BEGIN EXTRACT TO READ
Classification & Billboard 100
Predicting Hit Songs using Machine Learning Classification
In my supervised machine learning project as part of the Metis Data Science Bootcamp I built a classification model to predict whether a song will be a hit based on its audio features.
Introduction
A hit song can make an artist’s career, and make millions for record labels. While hit songs have certain tropes, such as upbeat and catchy, not all songs that fit this bill go viral.
The goal of this project is to use machine learning classification to predict whether a song will be a hit depending on its audio characteristics. With a data-driven approach to evaluating a song, record labels and artists will be better equipped in their music production moving forward.
Design
To predict whether a song will be a hit, numerous audio features will be explored. The correlation between the features and whether a song is a hit, as well as the correlation between each other for potential feature engineering, should be considered.
After data cleaning, feature engineering, and data manipulation, I split the data into training and test sets, and tested five different models: logistic regression, decision trees, random forests, ADA Boost, and XG Boost. I modeled based on the training set and judged the efficacy of the models on the test data. I also tuned the hyperparameters of the models via GridSearchCV and tuned the probability threshold via predict_proba in Sklearn.
The main metrics I used to judge the models are F1 score and ROC-AUC. Given the costs associated with producing and marketing music, it is very important that there are few false positives. That said, it is also important to not miss out on a golden opportunity, making precision important as well. For this reason, I will use F1, as this incorporates both precision and recall for a more holistic view of model performance. In addition, ROC-AUC does a great job of measuring how effective a model is in finding hits while simultaneously avoiding false positives.
Data
This Kaggle Dataset contains data on over 34,000 songs extracted from Spotify, dating back to 1985. Luckily, the dataset used was already curated and cleaned. Out of the 34,000+ data points, half were non-hits, and the other half were hit songs. (A song qualifies as a hit if it ever appeared on the Billboard 100 or Spotify 100 list.)
Further information on the fields can be found on the Spotify for Developers website.
Algorithm
Based on the above correlation matrix and pairplot, I was able to discern patterns and trends. Using these, I simplified the model by taking in the ones most relevant to its hit status as well as feature-engineering new variables that account for trends observed. Right off the bat, I was very surprised to see that the “danceability” variable had minimal effect on whether or not a song is a hit.
Variable Selection
- After analyzing the correlation matrix and pairplots of the dataset and its interaction with the target variable, I narrowed down the variables to 7 baseline variables and 3 feature-engineered variables. The baseline variables are as follows:
- Duration of the track in minutes
- Energy, ranging from 0 to 1.0, which measures intensity and activity
- Acousticness, ranging from 0 to 1.0, which measures how acoustic the track is
- Instrumentalness, ranging from 0 to 1.0, where values closer to 0 are more vocal and values closer to 1.0 are more instrumental. For example, rap music will typically be on the lower end of the scale while classical music will typically be on the higher end of the scale.
END EXTRACT TO READ
EXERCISE OBJECTIVE =
In the text on predicting hit songs, transcribe the passage that begins at the words "Introduction" and ends after "should be considered.". The records have no connection to the text on predicting hit songs.
BEGIN DATA LISTING
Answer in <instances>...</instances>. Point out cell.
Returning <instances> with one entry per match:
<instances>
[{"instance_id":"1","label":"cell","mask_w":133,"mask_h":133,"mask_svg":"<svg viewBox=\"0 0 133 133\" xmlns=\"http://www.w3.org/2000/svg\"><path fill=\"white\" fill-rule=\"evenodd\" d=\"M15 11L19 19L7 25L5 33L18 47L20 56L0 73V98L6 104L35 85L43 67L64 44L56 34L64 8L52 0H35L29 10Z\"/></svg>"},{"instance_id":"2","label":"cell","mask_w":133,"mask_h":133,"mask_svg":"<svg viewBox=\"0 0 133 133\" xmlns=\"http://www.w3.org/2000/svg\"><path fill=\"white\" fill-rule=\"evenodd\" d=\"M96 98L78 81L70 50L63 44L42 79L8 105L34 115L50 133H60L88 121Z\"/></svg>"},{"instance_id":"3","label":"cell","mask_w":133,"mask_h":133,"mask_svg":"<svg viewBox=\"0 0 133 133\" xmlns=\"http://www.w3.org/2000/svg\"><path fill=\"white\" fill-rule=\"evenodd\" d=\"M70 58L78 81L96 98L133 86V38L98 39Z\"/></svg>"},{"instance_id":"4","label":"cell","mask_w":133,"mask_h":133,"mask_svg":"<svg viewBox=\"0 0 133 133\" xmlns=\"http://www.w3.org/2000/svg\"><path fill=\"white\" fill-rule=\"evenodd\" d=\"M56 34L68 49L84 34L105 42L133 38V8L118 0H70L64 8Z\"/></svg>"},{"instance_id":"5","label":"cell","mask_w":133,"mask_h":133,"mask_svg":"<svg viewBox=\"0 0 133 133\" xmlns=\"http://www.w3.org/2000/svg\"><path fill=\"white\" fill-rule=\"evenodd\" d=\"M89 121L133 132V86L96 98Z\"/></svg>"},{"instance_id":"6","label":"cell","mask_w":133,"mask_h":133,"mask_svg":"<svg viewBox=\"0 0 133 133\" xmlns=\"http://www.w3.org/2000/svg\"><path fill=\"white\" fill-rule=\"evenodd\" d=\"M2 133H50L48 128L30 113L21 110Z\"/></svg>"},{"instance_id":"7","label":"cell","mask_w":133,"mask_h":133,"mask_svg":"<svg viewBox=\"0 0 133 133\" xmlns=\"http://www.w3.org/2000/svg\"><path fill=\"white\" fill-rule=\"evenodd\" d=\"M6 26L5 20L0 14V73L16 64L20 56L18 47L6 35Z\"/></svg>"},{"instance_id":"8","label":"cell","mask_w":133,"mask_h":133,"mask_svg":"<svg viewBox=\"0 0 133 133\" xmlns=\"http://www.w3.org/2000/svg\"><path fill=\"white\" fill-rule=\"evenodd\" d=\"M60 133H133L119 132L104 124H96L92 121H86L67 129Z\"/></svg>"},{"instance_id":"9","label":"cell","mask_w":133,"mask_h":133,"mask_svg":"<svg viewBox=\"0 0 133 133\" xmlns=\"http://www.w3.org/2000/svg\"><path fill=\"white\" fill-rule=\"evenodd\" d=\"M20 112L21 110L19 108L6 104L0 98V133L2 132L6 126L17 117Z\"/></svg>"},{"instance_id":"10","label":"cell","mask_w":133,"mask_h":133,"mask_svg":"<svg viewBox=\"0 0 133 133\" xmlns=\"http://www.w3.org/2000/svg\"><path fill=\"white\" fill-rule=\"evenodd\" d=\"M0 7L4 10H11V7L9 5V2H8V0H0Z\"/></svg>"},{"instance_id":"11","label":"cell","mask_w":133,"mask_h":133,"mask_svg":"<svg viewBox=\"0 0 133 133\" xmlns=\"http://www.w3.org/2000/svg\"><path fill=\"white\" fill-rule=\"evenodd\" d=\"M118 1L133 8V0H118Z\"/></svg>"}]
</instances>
END DATA LISTING
RESULT FOR THIS TASK =
Introduction
A hit song can make an artist’s career, and make millions for record labels. While hit songs have certain tropes, such as upbeat and catchy, not all songs that fit this bill go viral.
The goal of this project is to use machine learning classification to predict whether a song will be a hit depending on its audio characteristics. With a data-driven approach to evaluating a song, record labels and artists will be better equipped in their music production moving forward.
Design
To predict whether a song will be a hit, numerous audio features will be explored. The correlation between the features and whether a song is a hit, as well as the correlation between each other for potential feature engineering, should be considered.